Förderung der Autophagie: Die Autophagie ist ein zellulärer Prozess, der beschädigte Proteine beseitigt. Cannabinoide können die Autophagie aktivieren und so möglicherweise dazu beitragen, die mit CTE verbundenen Proteinaggregate zu beseitigen.
Vorklinische Beweise für die Verwendung von Cannabinoiden bei Kopfverletzungen:
TBI-Studien: Studien, bei denen synthetisches 2-AG in Mausmodellen mit geschlossenem Kopf bei traumatischen Hirnverletzungen (TBI) eingesetzt wurde, zeigten eine Verringerung von Ödemen, Zelltod und eine verbesserte funktionelle Erholung. Diese Wirkungen wurden durch CB1-Rezeptoren vermittelt, was die potenziell neuroprotektive Rolle des Endocannabinoid-Systems unterstreicht.
CBD und mTBI: Studien, in denen CBD in Mausmodellen mit leichter Schädel-Hirn-Trauma (mTBI) eingesetzt wurde, zeigten eine verbesserte Kontaktfreudigkeit, verringerte Aggression und verringerte Tastsensibilität - alles Symptome, die für CTE relevant sind. Darüber hinaus normalisierte die CBD-Behandlung die Neurotransmitterwerte und reduzierte Entzündungsmarker.
Die genannten Studien liefern erste Hinweise auf das therapeutische Potenzial von Cannabinoiden bei der Behandlung von CTE-Symptomen. Zwar sind weitere Forschungen erforderlich, doch deuten diese Ergebnisse darauf hin, dass Cannabinoide ein wertvolles Instrument zur Behandlung dieser schwierigen neurodegenerativen Erkrankung werden könnten.

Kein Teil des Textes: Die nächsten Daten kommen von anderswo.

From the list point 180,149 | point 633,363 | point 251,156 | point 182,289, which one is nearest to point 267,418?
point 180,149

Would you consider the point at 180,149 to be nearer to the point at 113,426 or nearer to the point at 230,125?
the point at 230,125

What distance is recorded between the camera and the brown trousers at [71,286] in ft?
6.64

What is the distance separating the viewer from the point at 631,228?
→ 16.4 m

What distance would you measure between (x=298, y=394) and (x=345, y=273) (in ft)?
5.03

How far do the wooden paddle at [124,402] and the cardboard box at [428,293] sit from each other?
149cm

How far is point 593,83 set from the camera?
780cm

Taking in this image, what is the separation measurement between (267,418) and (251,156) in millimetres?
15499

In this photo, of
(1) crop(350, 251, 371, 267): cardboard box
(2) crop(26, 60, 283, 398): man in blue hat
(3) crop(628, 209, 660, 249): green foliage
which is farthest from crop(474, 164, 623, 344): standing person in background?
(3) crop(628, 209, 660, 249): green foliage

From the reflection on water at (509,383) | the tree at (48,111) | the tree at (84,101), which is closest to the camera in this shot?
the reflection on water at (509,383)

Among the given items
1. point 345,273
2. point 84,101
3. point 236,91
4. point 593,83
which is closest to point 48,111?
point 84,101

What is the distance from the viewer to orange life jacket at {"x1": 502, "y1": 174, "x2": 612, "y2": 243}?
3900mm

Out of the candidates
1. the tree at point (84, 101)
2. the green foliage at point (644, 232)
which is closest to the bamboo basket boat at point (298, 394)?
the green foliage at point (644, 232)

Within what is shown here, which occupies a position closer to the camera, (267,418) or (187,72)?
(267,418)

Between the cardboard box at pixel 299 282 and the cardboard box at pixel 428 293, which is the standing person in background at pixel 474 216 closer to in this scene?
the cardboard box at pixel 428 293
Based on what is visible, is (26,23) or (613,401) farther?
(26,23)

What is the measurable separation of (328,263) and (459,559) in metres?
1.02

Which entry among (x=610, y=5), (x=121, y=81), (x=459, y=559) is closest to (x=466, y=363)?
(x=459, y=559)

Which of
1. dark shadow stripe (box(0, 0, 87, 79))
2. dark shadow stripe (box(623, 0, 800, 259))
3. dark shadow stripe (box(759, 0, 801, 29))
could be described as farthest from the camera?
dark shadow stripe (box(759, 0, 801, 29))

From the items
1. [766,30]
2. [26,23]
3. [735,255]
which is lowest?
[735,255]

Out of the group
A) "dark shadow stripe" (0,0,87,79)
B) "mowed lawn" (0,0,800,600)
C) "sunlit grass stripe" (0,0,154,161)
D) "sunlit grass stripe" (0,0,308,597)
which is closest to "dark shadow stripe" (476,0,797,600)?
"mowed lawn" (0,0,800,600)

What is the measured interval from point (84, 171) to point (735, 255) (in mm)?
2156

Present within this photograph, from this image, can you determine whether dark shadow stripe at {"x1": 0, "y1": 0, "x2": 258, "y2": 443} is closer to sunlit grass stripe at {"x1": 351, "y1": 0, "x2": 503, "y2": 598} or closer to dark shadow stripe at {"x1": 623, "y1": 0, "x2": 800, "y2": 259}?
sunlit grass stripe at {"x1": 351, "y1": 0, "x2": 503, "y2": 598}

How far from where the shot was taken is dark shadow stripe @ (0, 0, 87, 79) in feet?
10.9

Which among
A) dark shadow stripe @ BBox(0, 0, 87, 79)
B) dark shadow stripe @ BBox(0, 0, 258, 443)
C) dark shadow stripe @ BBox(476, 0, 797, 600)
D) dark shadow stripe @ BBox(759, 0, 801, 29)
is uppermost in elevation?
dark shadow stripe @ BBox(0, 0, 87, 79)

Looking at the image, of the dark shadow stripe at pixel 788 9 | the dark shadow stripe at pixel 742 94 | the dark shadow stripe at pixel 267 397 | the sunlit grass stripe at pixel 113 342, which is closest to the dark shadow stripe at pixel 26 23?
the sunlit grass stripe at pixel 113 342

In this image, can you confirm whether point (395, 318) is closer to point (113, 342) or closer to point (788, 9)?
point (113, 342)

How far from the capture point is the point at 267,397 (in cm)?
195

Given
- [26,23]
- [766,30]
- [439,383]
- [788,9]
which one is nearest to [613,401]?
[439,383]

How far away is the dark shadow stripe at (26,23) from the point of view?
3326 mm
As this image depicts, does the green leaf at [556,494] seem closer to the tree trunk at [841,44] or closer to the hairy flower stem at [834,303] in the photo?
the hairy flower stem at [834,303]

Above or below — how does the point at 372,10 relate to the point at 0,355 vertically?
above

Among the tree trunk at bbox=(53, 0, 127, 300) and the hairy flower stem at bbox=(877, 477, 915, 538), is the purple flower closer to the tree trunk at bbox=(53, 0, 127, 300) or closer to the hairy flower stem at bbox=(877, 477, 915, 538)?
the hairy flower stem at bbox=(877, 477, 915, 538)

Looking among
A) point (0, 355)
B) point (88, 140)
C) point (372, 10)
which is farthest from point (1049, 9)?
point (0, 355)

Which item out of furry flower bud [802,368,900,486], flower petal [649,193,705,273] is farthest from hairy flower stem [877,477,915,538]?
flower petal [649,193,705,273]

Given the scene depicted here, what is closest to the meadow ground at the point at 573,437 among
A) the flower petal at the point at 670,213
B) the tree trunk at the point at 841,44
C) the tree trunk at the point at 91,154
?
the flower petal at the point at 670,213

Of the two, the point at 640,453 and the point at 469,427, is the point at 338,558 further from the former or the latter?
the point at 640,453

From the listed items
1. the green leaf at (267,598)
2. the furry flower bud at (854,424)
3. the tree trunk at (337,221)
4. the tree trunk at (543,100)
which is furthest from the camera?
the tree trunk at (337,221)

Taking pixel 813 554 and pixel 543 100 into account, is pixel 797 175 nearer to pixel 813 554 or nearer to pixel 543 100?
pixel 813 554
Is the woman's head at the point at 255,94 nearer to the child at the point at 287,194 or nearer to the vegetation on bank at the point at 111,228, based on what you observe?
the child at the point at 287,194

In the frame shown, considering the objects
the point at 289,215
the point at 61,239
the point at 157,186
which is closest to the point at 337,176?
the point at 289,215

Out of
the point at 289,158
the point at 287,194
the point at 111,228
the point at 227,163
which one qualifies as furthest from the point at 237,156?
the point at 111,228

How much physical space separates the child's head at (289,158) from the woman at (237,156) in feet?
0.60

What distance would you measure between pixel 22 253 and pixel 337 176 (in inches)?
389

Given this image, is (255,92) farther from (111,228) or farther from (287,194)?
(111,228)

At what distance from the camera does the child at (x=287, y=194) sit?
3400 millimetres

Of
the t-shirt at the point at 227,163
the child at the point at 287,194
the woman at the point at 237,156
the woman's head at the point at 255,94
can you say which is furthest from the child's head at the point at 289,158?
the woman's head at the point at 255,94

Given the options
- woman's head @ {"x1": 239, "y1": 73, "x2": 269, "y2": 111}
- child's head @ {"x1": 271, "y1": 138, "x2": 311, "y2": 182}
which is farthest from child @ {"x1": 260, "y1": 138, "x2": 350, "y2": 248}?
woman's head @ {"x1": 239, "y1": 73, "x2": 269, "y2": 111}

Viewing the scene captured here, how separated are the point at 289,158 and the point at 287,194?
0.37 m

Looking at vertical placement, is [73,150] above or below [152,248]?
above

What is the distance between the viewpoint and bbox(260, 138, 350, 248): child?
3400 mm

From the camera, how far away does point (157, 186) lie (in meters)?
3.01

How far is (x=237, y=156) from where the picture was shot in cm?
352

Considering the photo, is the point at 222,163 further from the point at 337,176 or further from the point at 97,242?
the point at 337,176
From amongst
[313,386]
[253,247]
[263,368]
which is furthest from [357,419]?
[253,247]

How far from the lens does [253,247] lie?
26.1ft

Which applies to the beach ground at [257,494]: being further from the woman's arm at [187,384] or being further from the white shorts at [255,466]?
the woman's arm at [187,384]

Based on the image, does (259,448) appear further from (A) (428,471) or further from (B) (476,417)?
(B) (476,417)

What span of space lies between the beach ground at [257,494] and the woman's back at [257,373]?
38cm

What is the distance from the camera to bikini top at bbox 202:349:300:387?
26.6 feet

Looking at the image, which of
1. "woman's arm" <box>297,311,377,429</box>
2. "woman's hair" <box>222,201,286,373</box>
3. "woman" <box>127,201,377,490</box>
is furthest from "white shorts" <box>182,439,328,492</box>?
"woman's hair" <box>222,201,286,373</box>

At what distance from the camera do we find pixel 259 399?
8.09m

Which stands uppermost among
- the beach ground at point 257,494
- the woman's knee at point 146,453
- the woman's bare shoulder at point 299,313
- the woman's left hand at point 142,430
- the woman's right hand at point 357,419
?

Es ist jedoch zu beachten, dass sich die hier zitierten Studien in erster Linie auf präklinische Modelle konzentrieren und weitere Studien am Menschen erforderlich sind, um die Wirksamkeit und Sicherheit von Cannabis-basierten Arzneimitteln für CTE zu bestätigen, und dass verschiedene Cannabinoide unterschiedliche Vorteile bieten und die optimale Dosierung und Verabreichungsmethode weiter untersucht werden müssen.